Tutte le bufale di Jones, dall’11 settembre a Mueller pedofilo
L’ultima bufala, in ordine di tempo, targata Alex Jones riguarda Robert Mueller, l’ex direttore dell’Fbi oggi al vertice dell’indagine Russiagate: Jones ha accusato Mueller di aver partecipato a stupri di bambini, supervisionando e “coprendo per decenni Jeffrey Epstein”, il finanziare americano condannato per abusi sessuali. “Robert Mueller è un mostro”, aveva attaccato Jones durante l’edizione del 23 luglio di The Alex Jones Show, il suo storico programma radiofonico. Nell’immediato Facebook aveva deciso di lasciar correre anche quella volta, e non aveva preso provvedimenti.
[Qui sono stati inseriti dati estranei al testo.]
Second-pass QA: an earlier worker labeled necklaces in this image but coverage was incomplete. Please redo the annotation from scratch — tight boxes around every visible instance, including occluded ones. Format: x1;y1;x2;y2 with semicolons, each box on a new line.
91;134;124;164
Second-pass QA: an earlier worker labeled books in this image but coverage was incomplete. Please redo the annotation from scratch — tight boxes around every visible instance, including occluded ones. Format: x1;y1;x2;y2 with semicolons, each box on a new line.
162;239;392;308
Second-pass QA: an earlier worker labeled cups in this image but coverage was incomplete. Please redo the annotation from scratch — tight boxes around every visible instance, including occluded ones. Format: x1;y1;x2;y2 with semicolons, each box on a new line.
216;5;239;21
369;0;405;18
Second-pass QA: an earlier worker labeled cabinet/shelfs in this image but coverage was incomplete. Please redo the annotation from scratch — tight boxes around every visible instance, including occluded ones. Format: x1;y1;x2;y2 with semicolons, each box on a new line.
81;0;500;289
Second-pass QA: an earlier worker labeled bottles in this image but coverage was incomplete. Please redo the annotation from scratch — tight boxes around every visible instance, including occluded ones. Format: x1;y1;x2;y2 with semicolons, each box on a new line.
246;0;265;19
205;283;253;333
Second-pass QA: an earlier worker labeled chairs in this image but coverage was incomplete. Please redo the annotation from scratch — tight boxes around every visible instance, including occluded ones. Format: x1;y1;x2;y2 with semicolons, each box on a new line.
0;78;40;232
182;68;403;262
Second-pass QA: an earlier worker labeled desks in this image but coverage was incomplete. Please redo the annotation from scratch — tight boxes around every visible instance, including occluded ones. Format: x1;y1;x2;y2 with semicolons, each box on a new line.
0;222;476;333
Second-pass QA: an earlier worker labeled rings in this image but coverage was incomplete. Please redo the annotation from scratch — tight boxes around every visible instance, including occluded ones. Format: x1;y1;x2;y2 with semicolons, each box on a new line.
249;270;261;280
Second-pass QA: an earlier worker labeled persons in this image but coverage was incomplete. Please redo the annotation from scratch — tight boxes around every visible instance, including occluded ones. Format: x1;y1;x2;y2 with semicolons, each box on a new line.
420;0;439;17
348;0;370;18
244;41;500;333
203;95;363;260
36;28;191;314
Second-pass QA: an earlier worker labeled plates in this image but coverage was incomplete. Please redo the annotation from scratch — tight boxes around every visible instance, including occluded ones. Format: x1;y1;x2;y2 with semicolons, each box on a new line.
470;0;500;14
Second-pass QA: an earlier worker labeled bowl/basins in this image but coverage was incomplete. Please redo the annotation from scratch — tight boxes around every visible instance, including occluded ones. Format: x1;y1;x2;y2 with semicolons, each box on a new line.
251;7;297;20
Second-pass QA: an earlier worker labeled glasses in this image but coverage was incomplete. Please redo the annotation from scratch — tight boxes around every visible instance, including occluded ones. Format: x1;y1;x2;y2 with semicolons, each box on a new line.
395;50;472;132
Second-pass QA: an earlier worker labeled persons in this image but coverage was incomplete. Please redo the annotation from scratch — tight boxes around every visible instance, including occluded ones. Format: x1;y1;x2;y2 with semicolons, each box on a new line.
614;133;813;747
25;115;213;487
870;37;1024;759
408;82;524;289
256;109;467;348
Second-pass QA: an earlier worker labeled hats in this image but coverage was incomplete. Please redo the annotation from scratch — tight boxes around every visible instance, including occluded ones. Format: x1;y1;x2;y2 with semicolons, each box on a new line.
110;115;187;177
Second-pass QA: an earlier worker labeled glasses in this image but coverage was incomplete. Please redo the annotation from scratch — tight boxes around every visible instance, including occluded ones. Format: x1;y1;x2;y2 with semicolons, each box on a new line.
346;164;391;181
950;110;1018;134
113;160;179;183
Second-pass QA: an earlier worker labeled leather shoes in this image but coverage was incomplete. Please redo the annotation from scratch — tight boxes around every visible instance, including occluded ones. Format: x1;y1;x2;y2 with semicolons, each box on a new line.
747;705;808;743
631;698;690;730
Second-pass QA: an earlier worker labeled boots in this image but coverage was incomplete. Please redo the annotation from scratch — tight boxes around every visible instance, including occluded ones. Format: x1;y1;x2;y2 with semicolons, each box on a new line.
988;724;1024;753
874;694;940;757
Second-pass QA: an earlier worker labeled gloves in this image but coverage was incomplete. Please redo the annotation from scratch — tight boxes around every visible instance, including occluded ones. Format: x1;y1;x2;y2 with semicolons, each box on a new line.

Il curriculum che raccoglie le bufale di Alex Jones è lungo. C’è quella che mette in discussione l’allunaggio, e anche il documentario 911: the Road to Tyranny di cui è regista e sceneggiatore e nel quale cerca di smontare la versione ufficiale sugli attentati dell’11 settembre 2001. InfoWars aveva anche bollato come un inganno il massacro della scuola elementare Sandy Hook, la sparatoria del 14 dicembre 2012 a Newtown in Connecticut. Quel giorno il ventenne Adam Lanza uccise 27 persone, tra cui 20 bambini di sei e sette anni, ma per Jones non ci furono morti: i corpi dei piccoli sarebbero stati quelli di giovani attori che stavano recitando. In quel caso i parenti della giovanissime vittime hanno però reagito, citando in giudizio lo stesso Jones.
Nel 2016, durante la corsa presidenziale per la Casa Bianca, il texano Alex Jones aveva espresso il proprio supporto nei confronti di Donald Trump che, dopo la vittoria, lo avrebbe contattato telefonicamente per ringraziarlo nella volata verso la Casa Bianca.